Given request: Render everything from the line containing "Is the blurred" down to the end of the records as a numbered list, skipping blank lines. Leave the pictures out of the answer.

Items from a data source
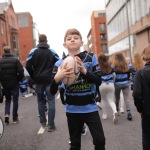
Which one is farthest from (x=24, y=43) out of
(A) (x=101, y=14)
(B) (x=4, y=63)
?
(B) (x=4, y=63)

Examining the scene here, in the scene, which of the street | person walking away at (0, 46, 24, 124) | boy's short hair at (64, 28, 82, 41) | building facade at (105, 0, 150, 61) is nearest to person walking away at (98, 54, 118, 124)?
the street

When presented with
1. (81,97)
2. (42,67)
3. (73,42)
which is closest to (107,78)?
(42,67)

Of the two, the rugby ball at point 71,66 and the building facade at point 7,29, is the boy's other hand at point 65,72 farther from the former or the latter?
the building facade at point 7,29

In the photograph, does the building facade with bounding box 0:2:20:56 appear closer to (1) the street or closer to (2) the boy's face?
(1) the street

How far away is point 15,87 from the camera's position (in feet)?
26.3

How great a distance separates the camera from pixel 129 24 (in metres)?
44.3

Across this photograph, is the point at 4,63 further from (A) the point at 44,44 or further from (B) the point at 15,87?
(A) the point at 44,44

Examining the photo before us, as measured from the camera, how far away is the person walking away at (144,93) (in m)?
3.61

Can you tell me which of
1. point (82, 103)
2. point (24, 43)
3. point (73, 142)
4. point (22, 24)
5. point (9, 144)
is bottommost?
point (9, 144)

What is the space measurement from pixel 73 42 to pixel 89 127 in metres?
1.01

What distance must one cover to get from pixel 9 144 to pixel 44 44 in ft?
7.44

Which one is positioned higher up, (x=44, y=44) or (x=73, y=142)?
(x=44, y=44)

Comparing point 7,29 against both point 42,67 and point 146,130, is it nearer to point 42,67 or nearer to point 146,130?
point 42,67

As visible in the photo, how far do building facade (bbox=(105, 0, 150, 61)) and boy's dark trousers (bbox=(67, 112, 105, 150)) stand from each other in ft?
94.3
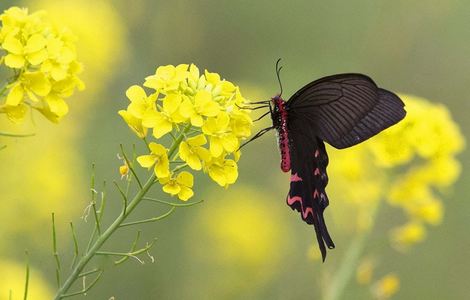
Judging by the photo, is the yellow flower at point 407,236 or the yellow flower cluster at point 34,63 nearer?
the yellow flower cluster at point 34,63

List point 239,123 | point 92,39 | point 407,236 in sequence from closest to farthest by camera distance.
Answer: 1. point 239,123
2. point 407,236
3. point 92,39

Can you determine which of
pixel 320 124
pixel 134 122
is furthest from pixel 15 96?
pixel 320 124

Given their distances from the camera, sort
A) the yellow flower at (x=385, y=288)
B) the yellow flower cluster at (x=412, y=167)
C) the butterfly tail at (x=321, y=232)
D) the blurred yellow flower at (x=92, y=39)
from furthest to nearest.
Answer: the blurred yellow flower at (x=92, y=39) < the yellow flower cluster at (x=412, y=167) < the yellow flower at (x=385, y=288) < the butterfly tail at (x=321, y=232)

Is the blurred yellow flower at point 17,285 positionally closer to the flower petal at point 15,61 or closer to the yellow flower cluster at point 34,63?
the yellow flower cluster at point 34,63

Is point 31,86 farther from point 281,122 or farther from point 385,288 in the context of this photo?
point 385,288

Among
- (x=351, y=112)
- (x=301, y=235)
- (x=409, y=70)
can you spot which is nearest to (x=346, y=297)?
(x=301, y=235)

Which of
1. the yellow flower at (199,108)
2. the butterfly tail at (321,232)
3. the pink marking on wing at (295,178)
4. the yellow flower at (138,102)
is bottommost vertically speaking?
the butterfly tail at (321,232)

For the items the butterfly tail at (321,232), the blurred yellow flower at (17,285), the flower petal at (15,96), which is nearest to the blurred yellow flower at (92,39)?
the blurred yellow flower at (17,285)

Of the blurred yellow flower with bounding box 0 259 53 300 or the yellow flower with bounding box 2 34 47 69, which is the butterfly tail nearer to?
the yellow flower with bounding box 2 34 47 69
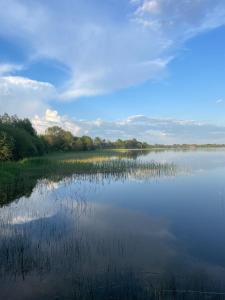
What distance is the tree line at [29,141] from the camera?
124ft

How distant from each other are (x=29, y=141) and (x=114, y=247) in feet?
140

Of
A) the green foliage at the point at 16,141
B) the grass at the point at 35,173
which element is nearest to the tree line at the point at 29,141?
the green foliage at the point at 16,141

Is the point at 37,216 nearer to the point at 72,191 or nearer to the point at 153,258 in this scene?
the point at 153,258

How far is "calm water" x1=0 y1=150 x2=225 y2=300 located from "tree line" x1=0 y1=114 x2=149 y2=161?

Problem solution:
1. Is the blurred yellow flower at point 17,285 positionally closer to the flower petal at point 15,61 or closer to the yellow flower cluster at point 34,63?
2. the yellow flower cluster at point 34,63
3. Is point 31,86 farther from point 281,122 or farther from point 385,288 in the context of this photo?
4. point 385,288
5. Among
6. - (x=351, y=112)
7. - (x=301, y=235)
8. - (x=409, y=70)
9. can you spot which is nearest to (x=346, y=297)?
10. (x=301, y=235)
11. Which of
12. 1. the yellow flower at (199,108)
13. 2. the butterfly tail at (321,232)
14. 3. the pink marking on wing at (295,178)
15. 4. the yellow flower at (138,102)
16. is bottommost vertically speaking?
17. the butterfly tail at (321,232)
18. For the items the butterfly tail at (321,232), the blurred yellow flower at (17,285), the flower petal at (15,96), which is nearest to the blurred yellow flower at (92,39)?
19. the blurred yellow flower at (17,285)
20. Of the blurred yellow flower with bounding box 0 259 53 300 or the yellow flower with bounding box 2 34 47 69, which is the butterfly tail nearer to?
21. the yellow flower with bounding box 2 34 47 69
22. What distance is the tree line at [29,141] from the camera?
23. 124ft
24. How distant from each other are (x=29, y=141) and (x=114, y=247) in feet?
25. 140
26. Of
27. A) the green foliage at the point at 16,141
28. B) the grass at the point at 35,173
29. which element is nearest to the tree line at the point at 29,141?
30. the green foliage at the point at 16,141
31. Is the point at 37,216 nearer to the point at 72,191 or nearer to the point at 153,258 in this scene?
32. the point at 153,258
33. How far is "calm water" x1=0 y1=150 x2=225 y2=300 located from "tree line" x1=0 y1=114 x2=149 y2=161?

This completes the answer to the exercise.